Diferentemente de Interlagos, a Mata Atlântica do Sesc Itaquera é uma área de mata secundária. Só que também acolhe bichos, como a preguiça, o lagarto e a garça. Atualmente, esse espaço está sendo recuperado com o plantio de espécies nativas de árvores, orquídeas e bromélias. "As trilhas monitoradas realizadas no local despertam a curiosidade e, por meio de jogos, procuram levantar temas como biodiversidade, preservação e desenvolvimento sustentável", explica a engenheira.
O ano de 1998, eleito pela ONU como o Ano Internacional dos Oceanos, marca os seis anos da realização da Rio-92, a "conferência do século", onde mais de cem chefes de Estado e representantes dos mais diversos segmentos debateram a questão do meio ambiente.

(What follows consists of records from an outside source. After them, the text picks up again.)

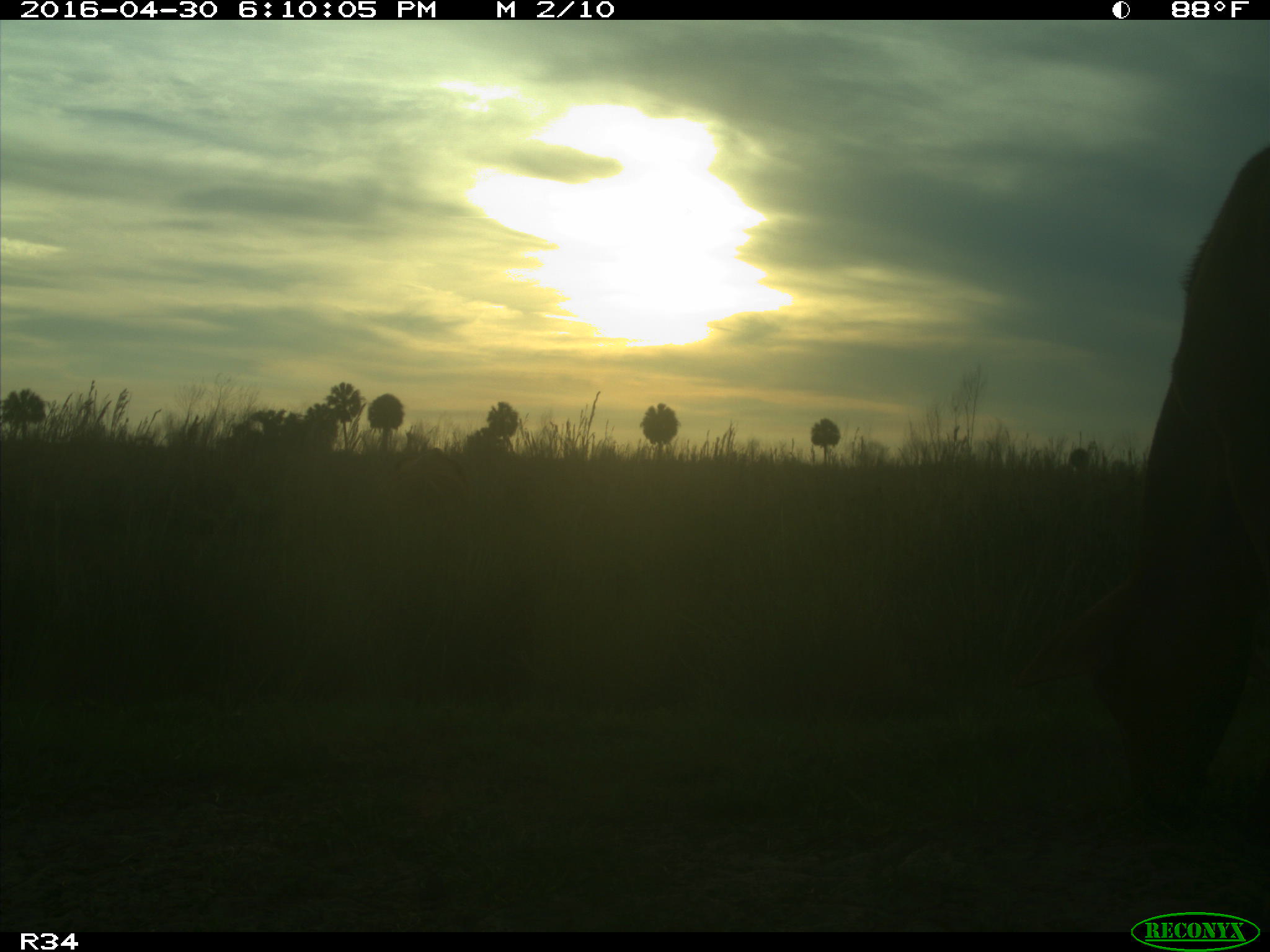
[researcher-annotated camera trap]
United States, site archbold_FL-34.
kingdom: Animalia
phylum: Chordata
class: Mammalia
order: Artiodactyla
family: Bovidae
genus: Bos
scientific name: Bos taurus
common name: domestic cow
Bos taurus (domestic cow).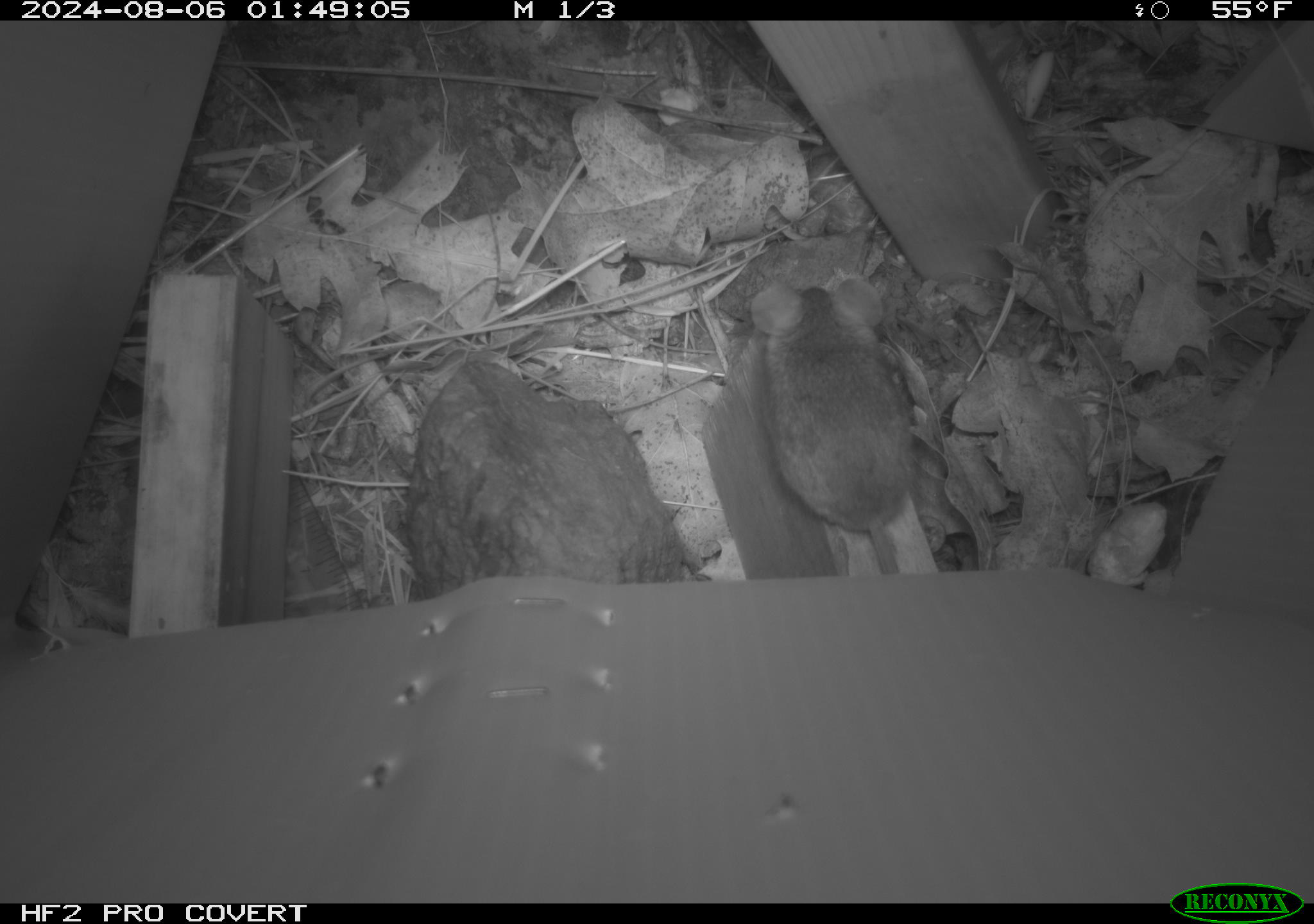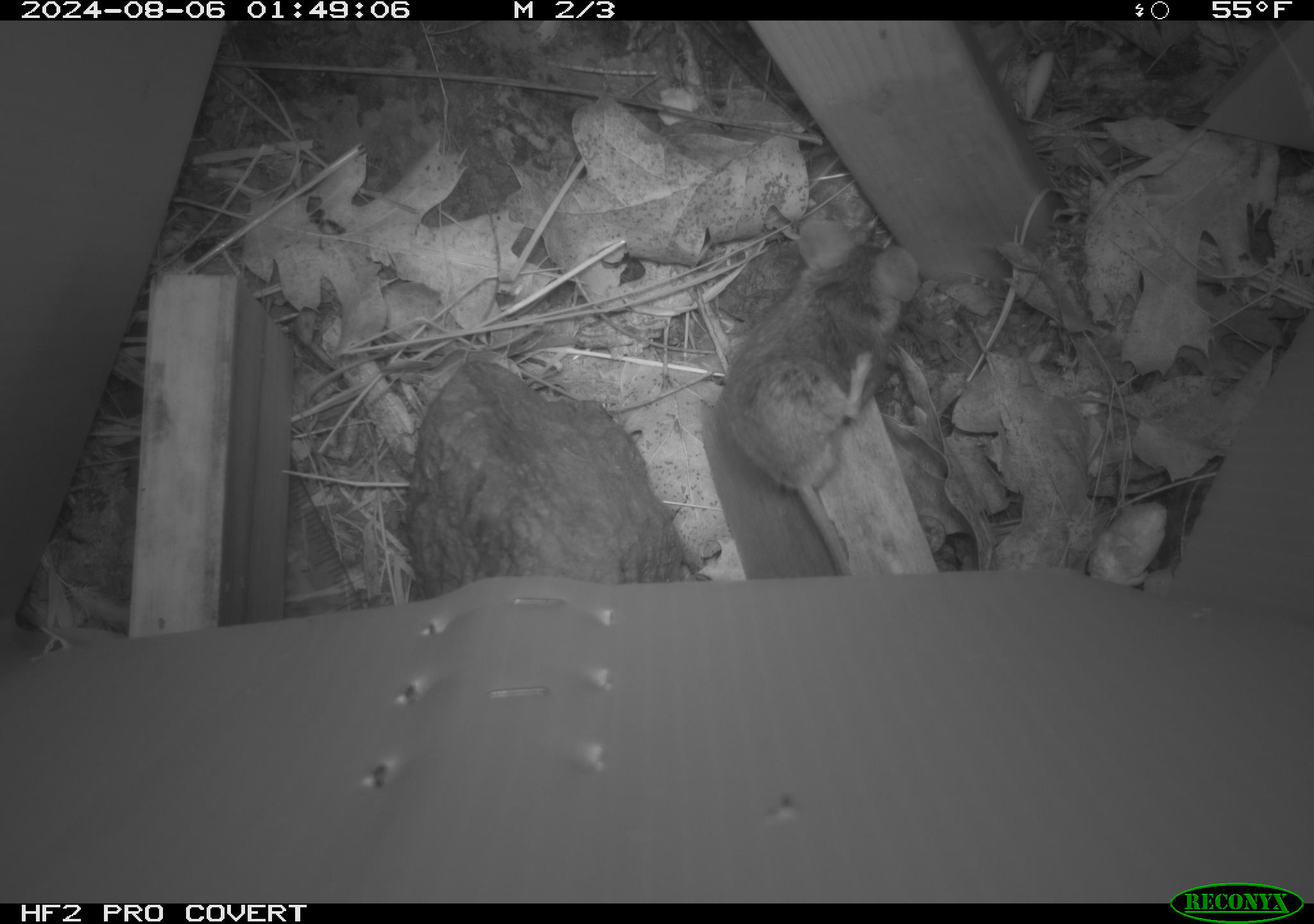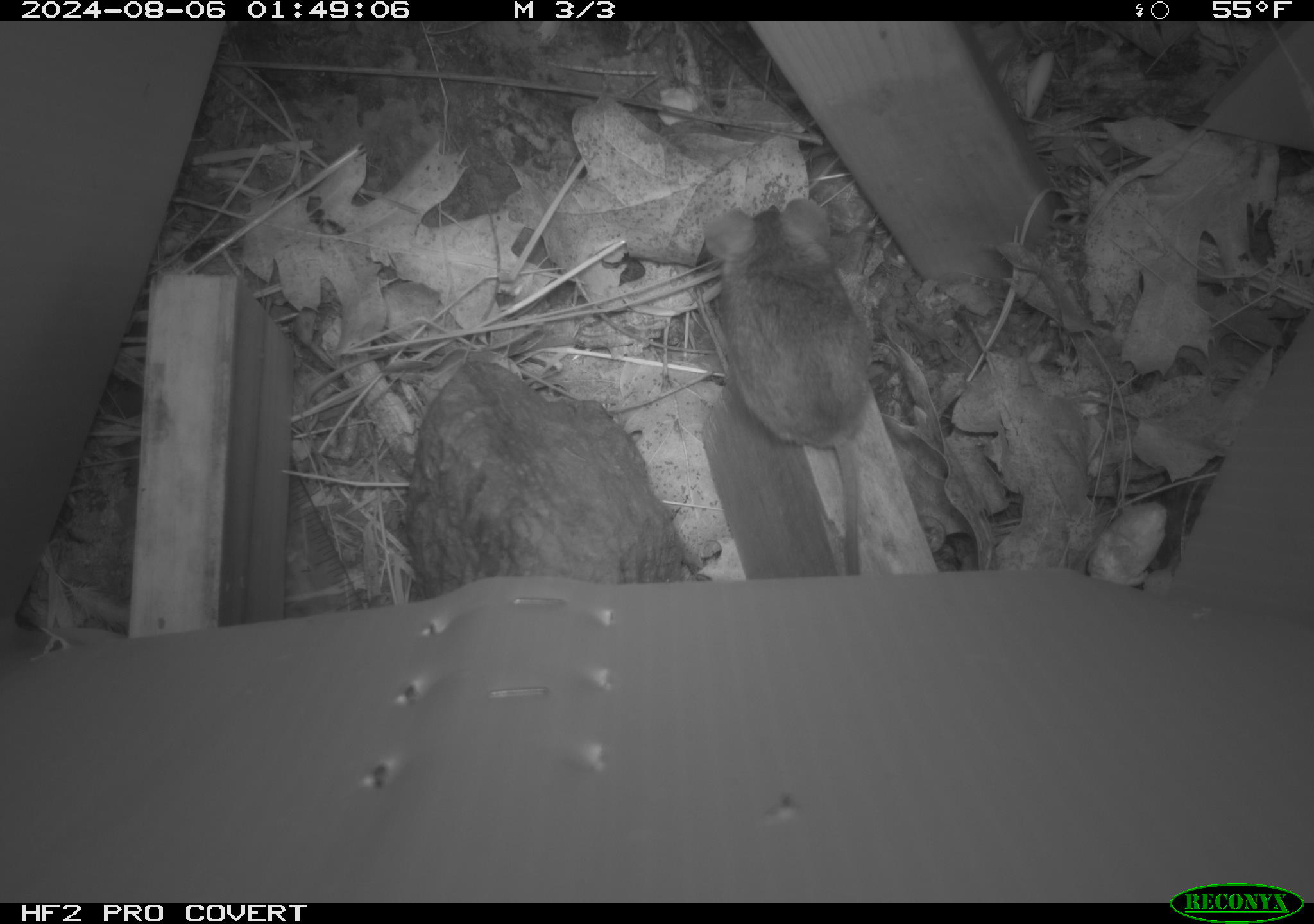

Produziu-se duas convenções importantíssimas (sobre a Diversidade Biológica e sobre as Mudanças Climáticas), além de uma agenda com as prioridades para sanear o meio ambiente mundial até o final do próximo século, a Agenda 21. De lá para cá, muito pouco foi posto em prática. Espécies animais e vegetais continuam ameaçadas, a desertificação se acelera, a pobreza aumenta, as florestas são desmatadas cada vez mais, o buraco de ozônio, o aquecimento global, o incêndio em Roraima... . O que mudou então? O paradigma da conservação ambiental. E isso é muito importante. A imagem daquele "ambientalista" sujo e barbudo, que queria protestar sem ter muito o que dizer, parece estar alterada para sempre. Assim como também correm o mesmo risco os governos que não executarem ações, mas somente reações para contentar a opinião pública.